Explain how the random alignment of homologous chromosomes during metaphase I contributes to the variation in gametes produced by meiosis.
Random alignment leads to new combinations of traits. The chromosomes that were originally inherited by the gamete-producing individual came equally from the egg and the sperm. In metaphase I, the duplicated copies of these maternal and paternal homologous chromosomes line up across the center of the cell. The orientation of each tetrad is random. There is an equal chance that the maternally derived chromosomes will be facing either pole. The same is true of the paternally derived chromosomes. The alignment should occur differently in almost every meiosis. As the homologous chromosomes are pulled apart in anaphase I, any combination of maternal and paternal chromosomes will move toward each pole. The gametes formed from these two groups of chromosomes will have a mixture of traits from the individual’s parents. Each gamete is unique.
What is the function of the fused kinetochore found on sister chromatids in prometaphase I?
In metaphase I, the homologous chromosomes line up at the metaphase plate. In anaphase I, the homologous chromosomes are pulled apart and move to opposite poles. Sister chromatids are not separated until meiosis II. The fused kinetochore formed during meiosis I ensures that each spindle microtubule that binds to the tetrad will attach to both sister chromatids.
In a comparison of the stages of meiosis to the stages of mitosis, which stages are unique to meiosis and which stages have the same events in both meiosis and mitosis?

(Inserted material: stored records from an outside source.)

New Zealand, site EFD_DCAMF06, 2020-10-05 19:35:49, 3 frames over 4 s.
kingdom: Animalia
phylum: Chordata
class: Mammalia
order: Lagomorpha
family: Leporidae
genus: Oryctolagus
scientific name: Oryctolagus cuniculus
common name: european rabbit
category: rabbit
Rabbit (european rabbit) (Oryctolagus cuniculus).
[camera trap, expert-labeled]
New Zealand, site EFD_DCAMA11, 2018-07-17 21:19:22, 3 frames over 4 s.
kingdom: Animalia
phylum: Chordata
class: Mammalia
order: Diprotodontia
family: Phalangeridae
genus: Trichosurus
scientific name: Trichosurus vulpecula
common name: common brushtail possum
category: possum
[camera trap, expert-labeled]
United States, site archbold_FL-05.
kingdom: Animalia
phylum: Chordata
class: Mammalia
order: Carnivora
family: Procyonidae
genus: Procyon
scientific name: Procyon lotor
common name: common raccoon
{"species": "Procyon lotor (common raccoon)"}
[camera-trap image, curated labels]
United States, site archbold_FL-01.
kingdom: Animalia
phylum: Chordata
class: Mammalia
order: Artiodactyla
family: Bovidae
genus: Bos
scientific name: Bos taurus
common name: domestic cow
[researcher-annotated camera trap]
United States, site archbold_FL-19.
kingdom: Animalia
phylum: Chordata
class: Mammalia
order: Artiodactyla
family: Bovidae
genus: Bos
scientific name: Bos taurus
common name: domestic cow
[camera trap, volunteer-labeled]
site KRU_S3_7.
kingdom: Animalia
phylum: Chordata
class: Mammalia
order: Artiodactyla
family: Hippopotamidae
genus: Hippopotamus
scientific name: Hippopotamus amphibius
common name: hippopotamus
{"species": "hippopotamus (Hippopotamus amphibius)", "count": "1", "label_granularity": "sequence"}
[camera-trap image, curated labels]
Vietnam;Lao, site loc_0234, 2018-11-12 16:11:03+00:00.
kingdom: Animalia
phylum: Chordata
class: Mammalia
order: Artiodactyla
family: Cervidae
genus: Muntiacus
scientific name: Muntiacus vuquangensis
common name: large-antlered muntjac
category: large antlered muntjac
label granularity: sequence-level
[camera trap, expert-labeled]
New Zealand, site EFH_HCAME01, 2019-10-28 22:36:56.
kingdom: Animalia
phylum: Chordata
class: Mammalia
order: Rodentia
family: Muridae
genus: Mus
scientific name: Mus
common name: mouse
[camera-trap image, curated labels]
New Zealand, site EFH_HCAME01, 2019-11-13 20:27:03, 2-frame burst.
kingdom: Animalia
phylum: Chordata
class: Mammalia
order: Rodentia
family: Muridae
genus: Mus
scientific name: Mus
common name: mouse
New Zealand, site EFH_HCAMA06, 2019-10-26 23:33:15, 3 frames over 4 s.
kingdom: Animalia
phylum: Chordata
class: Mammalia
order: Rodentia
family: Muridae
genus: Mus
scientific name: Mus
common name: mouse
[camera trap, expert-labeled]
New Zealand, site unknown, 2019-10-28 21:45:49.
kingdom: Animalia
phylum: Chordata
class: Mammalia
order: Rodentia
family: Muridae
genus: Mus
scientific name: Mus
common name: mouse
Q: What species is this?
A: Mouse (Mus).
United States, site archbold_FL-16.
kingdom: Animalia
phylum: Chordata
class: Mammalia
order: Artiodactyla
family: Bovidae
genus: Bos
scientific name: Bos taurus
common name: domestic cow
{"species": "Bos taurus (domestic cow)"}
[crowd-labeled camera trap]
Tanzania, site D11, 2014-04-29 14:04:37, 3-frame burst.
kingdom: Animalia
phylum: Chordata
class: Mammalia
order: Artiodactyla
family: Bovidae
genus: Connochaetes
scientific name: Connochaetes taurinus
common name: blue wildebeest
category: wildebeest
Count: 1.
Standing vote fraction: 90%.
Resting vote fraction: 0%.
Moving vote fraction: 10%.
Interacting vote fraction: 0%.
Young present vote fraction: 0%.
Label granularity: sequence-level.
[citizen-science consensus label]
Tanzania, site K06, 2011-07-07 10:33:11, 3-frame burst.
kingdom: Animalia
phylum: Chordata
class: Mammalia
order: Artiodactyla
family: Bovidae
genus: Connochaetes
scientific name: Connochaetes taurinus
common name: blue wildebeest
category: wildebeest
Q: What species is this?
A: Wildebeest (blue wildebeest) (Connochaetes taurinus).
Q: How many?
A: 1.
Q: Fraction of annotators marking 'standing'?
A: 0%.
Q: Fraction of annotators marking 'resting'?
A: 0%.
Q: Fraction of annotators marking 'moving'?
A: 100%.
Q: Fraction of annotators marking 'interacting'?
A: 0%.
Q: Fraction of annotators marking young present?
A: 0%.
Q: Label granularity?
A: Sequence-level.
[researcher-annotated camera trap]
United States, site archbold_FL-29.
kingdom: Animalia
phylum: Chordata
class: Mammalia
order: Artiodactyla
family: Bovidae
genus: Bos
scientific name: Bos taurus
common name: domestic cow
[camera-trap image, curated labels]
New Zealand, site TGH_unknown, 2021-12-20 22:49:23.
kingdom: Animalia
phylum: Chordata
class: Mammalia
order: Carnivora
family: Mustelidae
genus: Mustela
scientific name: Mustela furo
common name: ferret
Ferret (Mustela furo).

All of the stages of meiosis I, except possibly telophase I, are unique because homologous chromosomes are separated, not sister chromatids. In some species, the chromosomes do not decondense and the nuclear envelopes do not form in telophase I. All of the stages of meiosis II have the same events as the stages of mitosis, with the possible exception of prophase II. In some species, the chromosomes are still condensed and there is no nuclear envelope. Other than this, all processes are the same.